How is this an eigenvalue problem?

Question

In a paper that I'm reading, the author mentions something of this sort:-

...we arrive at an eigenvalue problem defined by the following matrix equation:

$ \left[ {\begin{array}{ccc} \sinh(\beta) & \sin(\gamma) \\ \beta \psi_\beta \sinh(\beta) & \gamma \psi_\gamma \sin(\gamma) \\ \end{array} } \right] \left[ {\begin{array}{cc} C_2\\ C_4\\ \end{array} } \right] =0 $

The eigenvalues are obtained by setting the determinant of the matrix to $0$ and then solving the characteristic equation. By solving the characteristic equation, one obtains $\sin(\gamma) = 0 \implies \gamma =n\pi $.

I admit I haven't had an introductory course in Linear Algebra yet, but I believe eigenvalues are $\lambda$ satisfying the matrix equation $Ax=\lambda x$, for some matrix $A$. But in the above case, the matrix equation is in the form $Ax=0$. Besides, obtaining $\sin(\gamma)=0$ is as simple as setting the determinant = $0$ (assuming that non-trivial solutions exist).

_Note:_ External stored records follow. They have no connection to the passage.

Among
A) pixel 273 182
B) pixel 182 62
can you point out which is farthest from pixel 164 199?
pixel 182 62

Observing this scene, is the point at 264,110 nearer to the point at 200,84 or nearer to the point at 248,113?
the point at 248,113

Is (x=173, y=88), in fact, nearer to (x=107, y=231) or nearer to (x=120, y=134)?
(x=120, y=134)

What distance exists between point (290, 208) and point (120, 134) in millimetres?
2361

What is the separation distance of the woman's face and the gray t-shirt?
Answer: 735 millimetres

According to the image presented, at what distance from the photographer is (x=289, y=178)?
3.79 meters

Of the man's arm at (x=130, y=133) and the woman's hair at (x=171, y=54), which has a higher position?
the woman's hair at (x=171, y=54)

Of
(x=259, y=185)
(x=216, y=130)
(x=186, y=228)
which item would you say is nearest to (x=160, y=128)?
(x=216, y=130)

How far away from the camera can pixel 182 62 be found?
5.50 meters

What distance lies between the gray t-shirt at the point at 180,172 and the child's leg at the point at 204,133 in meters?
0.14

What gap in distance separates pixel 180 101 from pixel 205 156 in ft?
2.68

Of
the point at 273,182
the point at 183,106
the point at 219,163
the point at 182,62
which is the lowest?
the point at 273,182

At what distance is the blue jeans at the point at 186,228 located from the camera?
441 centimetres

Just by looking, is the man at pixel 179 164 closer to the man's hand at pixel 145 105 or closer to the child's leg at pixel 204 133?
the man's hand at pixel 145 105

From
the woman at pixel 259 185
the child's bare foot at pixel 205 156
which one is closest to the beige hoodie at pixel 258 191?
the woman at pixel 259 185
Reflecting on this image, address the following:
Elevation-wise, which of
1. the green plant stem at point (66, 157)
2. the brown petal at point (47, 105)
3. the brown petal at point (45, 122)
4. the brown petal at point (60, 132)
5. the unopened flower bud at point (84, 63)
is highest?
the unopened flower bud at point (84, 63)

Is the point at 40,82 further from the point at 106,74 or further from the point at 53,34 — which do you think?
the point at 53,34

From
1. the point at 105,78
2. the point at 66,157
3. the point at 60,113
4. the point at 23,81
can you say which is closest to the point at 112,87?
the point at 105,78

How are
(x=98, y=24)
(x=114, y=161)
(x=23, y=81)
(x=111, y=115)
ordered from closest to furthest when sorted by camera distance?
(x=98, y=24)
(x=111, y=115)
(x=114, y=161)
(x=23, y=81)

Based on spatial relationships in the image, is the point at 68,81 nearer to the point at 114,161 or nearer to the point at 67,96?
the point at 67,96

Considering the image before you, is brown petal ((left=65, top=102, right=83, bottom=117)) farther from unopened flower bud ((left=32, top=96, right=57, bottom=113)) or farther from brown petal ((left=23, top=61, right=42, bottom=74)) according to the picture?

How do eigenvalues and the characteristic equation come into the picture here?

Answer 1

What I think is meant is something like this, with $B$ = your matrix, you can transform to an eigenvalue problem as follows $$\begin{align} B\mathbf{x} &= \mathbf{0} \\ (B-I)\mathbf{x} + \mathbf{x} &= \mathbf{0}\\ (B-I)\mathbf{x} &= -\mathbf{x},\;\;\;\;\;\;\text{now set }A=I-B\\ A\mathbf{x} &= \mathbf{x} \end{align}$$

The standard way to transform from an eigenvalue problem to the characteristic equation is the opposite of this. $$\begin{align} A\mathbf{x} &= \lambda\mathbf{x}\\ A\mathbf{x} - \lambda\mathbf{x} &= \mathbf{0}\\ (A-I\lambda)\mathbf{x} &= \mathbf{0} \end{align}$$ You already have an $= \mathbf{0}$ equation so I must admit to wanting to have more information than "we arrive at an eigenvalue problem".